### PROVIDED RECORDS

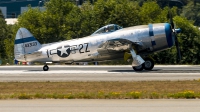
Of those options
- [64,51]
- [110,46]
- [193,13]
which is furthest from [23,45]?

### TASK DETAILS
Can you give these lines again with "furthest" replaced by "farthest" and nothing else changed? Leave the pictures out of your answer.

### SOLUTION TO THE EXERCISE
Of those options
- [64,51]
- [110,46]
- [193,13]
which is farthest from [23,45]?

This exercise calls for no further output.